If you anticipate purchasing supplies or inventory early next year, you can capture the business deduction for 2022 by making the purchases in December. You can also prepay your January utilities or rent in December for current deductions.

Take advantage of the Section 179 deduction

If you are planning any significant equipment purchases, such as a new computer, a company car, or machinery, accelerate the purchase into the current year to take full advantage of the Section 179 depreciation allowance that allows for accelerated depreciation and a deduction of the total purchase price in the current year.

Write down your inventory

Any inventory sitting on your shelves at the end of the year could be costing you more than if you were to write it off. While you first must offer the inventory for sale, if it doesn’t move, you can take it from the shelf and deduct its fair market value.

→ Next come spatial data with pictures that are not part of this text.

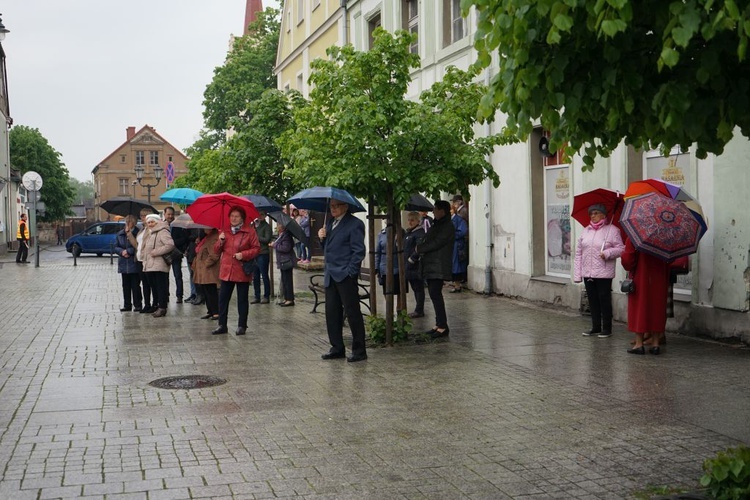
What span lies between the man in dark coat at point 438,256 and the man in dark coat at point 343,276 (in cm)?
166

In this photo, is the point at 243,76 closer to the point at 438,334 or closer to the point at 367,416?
the point at 438,334

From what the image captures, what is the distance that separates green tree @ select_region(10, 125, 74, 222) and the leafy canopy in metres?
69.9

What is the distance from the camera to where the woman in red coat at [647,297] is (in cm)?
991

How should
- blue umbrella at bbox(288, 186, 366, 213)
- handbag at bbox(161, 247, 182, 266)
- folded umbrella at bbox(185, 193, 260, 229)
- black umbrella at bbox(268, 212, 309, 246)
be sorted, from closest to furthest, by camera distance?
blue umbrella at bbox(288, 186, 366, 213) < folded umbrella at bbox(185, 193, 260, 229) < black umbrella at bbox(268, 212, 309, 246) < handbag at bbox(161, 247, 182, 266)

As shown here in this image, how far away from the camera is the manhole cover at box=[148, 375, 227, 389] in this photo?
8647 millimetres

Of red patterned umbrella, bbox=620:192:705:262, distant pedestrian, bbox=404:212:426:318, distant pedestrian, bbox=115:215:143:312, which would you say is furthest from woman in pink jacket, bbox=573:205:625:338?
distant pedestrian, bbox=115:215:143:312

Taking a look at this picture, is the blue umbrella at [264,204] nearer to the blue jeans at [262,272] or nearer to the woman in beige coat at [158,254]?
the blue jeans at [262,272]

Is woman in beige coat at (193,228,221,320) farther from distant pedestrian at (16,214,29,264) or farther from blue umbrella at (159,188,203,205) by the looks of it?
distant pedestrian at (16,214,29,264)

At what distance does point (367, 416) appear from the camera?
7.24 metres

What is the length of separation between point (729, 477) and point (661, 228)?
520 centimetres

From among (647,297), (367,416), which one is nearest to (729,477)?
(367,416)

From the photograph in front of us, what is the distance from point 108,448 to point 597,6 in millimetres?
4454

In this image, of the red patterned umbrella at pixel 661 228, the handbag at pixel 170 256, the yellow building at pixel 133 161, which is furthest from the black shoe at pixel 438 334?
the yellow building at pixel 133 161

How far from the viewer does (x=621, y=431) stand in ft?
21.7
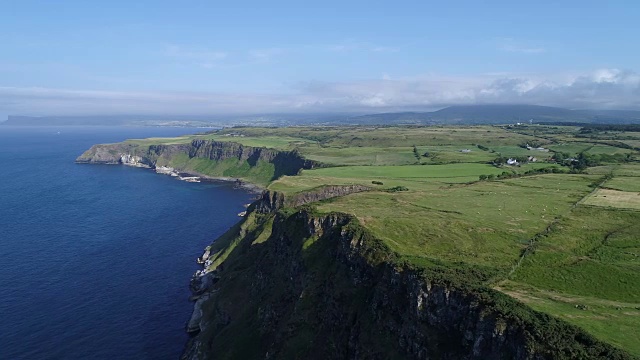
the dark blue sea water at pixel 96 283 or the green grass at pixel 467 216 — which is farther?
the dark blue sea water at pixel 96 283

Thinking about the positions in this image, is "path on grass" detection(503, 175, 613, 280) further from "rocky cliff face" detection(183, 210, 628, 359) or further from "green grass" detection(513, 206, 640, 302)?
"rocky cliff face" detection(183, 210, 628, 359)

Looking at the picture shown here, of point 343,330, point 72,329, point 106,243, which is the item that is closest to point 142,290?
point 72,329

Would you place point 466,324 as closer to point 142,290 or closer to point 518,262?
point 518,262

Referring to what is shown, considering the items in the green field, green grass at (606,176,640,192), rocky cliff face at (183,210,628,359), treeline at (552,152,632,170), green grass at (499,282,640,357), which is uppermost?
treeline at (552,152,632,170)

Donate inventory to charity

A better option for your excess inventory may be to donate it to charity. A deduction for the fair market value can be taken, resulting in more cash flow through tax savings than if the item were sold at a salvage price or simply junked.

Establish a retirement plan

If you have not established a retirement plan, this would be the time to do so, as any contributions made this year can be deducted from your gross income. It would be important to understand the contribution timing requirements because some retirement plans require contributions to be made by October.

Consider a change in your business structure

Depending on where you see your business going next year, you could benefit from a change in your business structure—from a sole proprietorship to an S-Corp or C-Corp. This can be beneficial if you anticipate significant profit increases going forward. Changing your business structure is a major decision with potential long-term implications for your personal and business taxes, so it is advisable to seek the guidance of your CPA or a business planning expert.

This is just an outline of year-end tax-saving strategies, all requiring your deep understanding of whether they are suitable for your situation. Before considering any tax-saving strategy for 2022, it would be essential to work with your CPA or tax professional to see if it has an adverse impact on your 2023 taxes and beyond.